For more than four decades the Christian Science church refused to publish a book it considered heretical.
But now, faced with the loss of $92 million in potential revenue, the church has changed its mind. The book in question The Destiny of the Mother Church by Bliss Knapp, a Christian Science lecturer who died in 1958 — elevated church founder Mary Baker Eddy to the status of a biblical prophet. Until this year the 260-page book, which was written and privately published in 1947, was on the church’s “incorrect literature” list.
Stephen Gottschalk, an authority on Christian Science and a leader in a growing dissident movement within the church, said in the October 2, 1991 Los AngeIes Times that the book “comes close to deifying Eddy.” Similarly, former church archivist Lee Z. Johnson, who was fired in January, 1991, told the October 14, 1991 Philadelphia Inquirer that the book is blasphemous” because it gives Eddy the same stature as Christ and that the church is publishing it “because it is desperate for money.”
Mrs. Eddy, who founded the church in 1879, actively discouraged her followers from elevating her to the status of prophet, the Inquirer article states.
According to published reports, under the condition of the wills of the author, his wife, and his sister-in-law, if the church published the book as “authorized” church literature and displayed it prominently in “substantially all” Christian Science reading rooms (which number about 2500) within 20 years after the death of the last of the family, the church would get about $92 million left in trust. If they didn’t publish it the money was to be divided between Stanford University and the Los Angeles County Museum of Art.

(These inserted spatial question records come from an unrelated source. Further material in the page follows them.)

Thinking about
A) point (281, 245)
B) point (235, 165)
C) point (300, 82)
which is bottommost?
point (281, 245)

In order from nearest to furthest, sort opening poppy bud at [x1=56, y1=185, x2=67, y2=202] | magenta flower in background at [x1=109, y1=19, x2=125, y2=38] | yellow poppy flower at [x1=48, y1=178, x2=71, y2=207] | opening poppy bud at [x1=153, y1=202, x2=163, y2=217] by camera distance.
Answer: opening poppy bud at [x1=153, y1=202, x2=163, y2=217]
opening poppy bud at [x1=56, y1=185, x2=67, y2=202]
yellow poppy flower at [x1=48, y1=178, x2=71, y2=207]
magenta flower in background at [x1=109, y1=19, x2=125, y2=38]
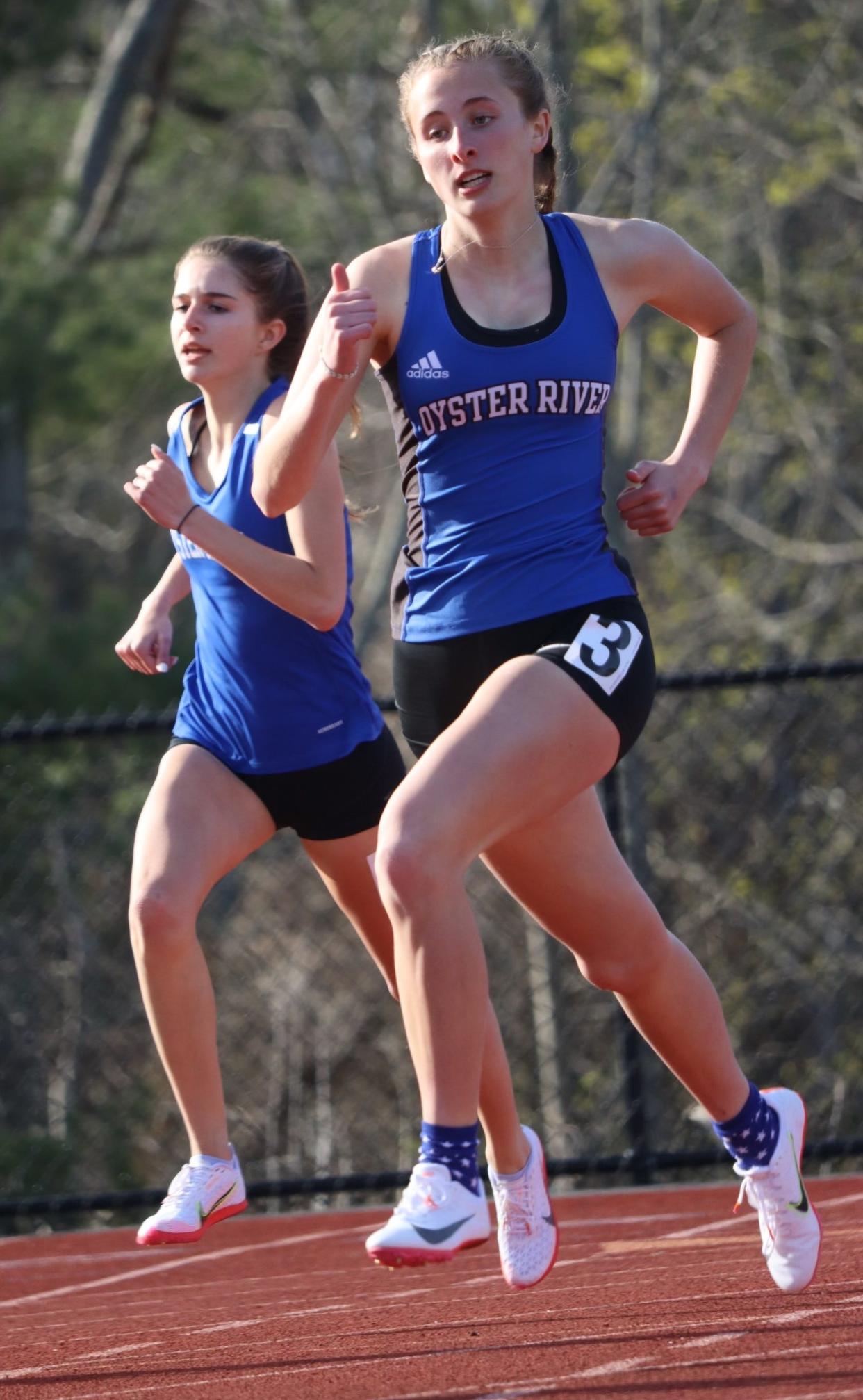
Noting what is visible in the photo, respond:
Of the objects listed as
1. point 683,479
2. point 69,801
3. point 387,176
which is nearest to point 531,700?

The last of the family died in 1973, which meant that in order to receive the money the book had to be published and displayed by May, 1993.

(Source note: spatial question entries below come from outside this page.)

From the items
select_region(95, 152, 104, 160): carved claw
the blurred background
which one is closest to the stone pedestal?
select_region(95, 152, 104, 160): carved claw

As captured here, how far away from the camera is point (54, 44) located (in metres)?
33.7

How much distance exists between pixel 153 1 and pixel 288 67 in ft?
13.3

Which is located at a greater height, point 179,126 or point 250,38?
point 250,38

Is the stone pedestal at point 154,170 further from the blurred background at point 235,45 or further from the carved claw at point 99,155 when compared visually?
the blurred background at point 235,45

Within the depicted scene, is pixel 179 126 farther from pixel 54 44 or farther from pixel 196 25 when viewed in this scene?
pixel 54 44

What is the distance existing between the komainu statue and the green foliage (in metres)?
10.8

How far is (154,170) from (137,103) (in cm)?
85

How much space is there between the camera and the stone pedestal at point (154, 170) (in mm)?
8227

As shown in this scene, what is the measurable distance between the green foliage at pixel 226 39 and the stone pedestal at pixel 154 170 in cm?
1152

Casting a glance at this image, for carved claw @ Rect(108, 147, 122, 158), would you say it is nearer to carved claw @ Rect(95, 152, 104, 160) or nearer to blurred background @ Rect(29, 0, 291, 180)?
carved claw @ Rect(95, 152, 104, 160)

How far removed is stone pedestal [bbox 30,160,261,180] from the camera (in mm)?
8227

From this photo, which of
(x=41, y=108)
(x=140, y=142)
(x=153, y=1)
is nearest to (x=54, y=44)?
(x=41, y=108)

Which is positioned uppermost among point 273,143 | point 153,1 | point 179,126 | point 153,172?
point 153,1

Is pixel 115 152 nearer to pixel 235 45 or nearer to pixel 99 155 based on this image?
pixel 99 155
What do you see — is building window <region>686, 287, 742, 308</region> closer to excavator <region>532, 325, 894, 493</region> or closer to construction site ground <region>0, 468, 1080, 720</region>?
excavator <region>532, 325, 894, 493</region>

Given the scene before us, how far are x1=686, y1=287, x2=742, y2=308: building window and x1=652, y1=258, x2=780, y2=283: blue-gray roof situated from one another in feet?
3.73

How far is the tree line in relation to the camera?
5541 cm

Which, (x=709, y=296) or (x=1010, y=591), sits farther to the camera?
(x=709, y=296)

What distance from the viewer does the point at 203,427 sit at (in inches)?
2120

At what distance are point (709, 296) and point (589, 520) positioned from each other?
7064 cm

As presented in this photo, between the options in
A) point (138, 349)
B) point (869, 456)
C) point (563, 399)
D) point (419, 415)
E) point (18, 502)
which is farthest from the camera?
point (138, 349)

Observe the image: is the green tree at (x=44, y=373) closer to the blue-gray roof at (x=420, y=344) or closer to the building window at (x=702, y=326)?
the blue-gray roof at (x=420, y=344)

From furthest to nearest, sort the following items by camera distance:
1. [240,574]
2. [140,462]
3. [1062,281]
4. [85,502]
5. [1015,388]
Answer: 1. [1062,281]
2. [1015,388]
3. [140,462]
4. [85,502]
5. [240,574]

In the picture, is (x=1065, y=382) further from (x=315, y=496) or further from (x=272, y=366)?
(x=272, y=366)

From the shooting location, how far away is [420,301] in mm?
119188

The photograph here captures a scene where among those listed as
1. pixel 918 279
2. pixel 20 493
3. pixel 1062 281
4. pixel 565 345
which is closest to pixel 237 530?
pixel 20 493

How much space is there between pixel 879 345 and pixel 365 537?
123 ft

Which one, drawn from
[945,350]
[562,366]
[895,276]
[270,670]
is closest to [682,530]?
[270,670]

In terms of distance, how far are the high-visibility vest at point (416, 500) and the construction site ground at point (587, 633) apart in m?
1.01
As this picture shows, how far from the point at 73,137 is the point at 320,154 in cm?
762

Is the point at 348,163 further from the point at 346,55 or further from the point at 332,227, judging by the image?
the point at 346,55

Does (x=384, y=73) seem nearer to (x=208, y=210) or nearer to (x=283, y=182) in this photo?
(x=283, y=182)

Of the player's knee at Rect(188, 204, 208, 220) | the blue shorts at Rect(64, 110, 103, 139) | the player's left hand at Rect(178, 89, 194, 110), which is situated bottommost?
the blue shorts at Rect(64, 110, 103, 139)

According to a church official quoted in the Times article, the church decided to publish the book and mail copies to the reading rooms in late September 1991 as part of a series of 15 biographies of Eddy. But within the church this decision is being debated due to growing opposition from some reading rooms to carrying the book.
Many church observers suggest that the decision to publish the book was related to the church’s declining financial condition, the church treasurer quoted in the Inquirer article said that it would have been “fiscally irresponsible” for the church’s board not to consider publishing it.
The article noted that in the past five years the church’s total available funds have dipped from $208 million to $117 million. Operating expenses have more than doubled from $54 million to $115 million. Additionally, the church has been losing members — a reported slide from 270,000 in the 1930s to about 150,000 today.
The church has also been facing a handful of highly publicized government prosecutions under child abuse and manslaughter statutes related to deaths that some say could have been prevented. (See the Winter/Spring 1989 CHRISTIAN RESEARCH JOURNAL.) A hallmark of Christian Science teaching is that all disease can be cured by prayer rather than through medical treatment.
At the same time the church has been increasing its media outreach at a high price. In addition to publishing the Christian Science Monitor the church in recent years has gotten into television, shortwave and public radio, and began publishing a monthly international news magazine. In May 1991 the church launched what the Inquirer called “their biggest undertaking of all — a 24-hour, advertiser-supported cable television network called the Monitor Channel.”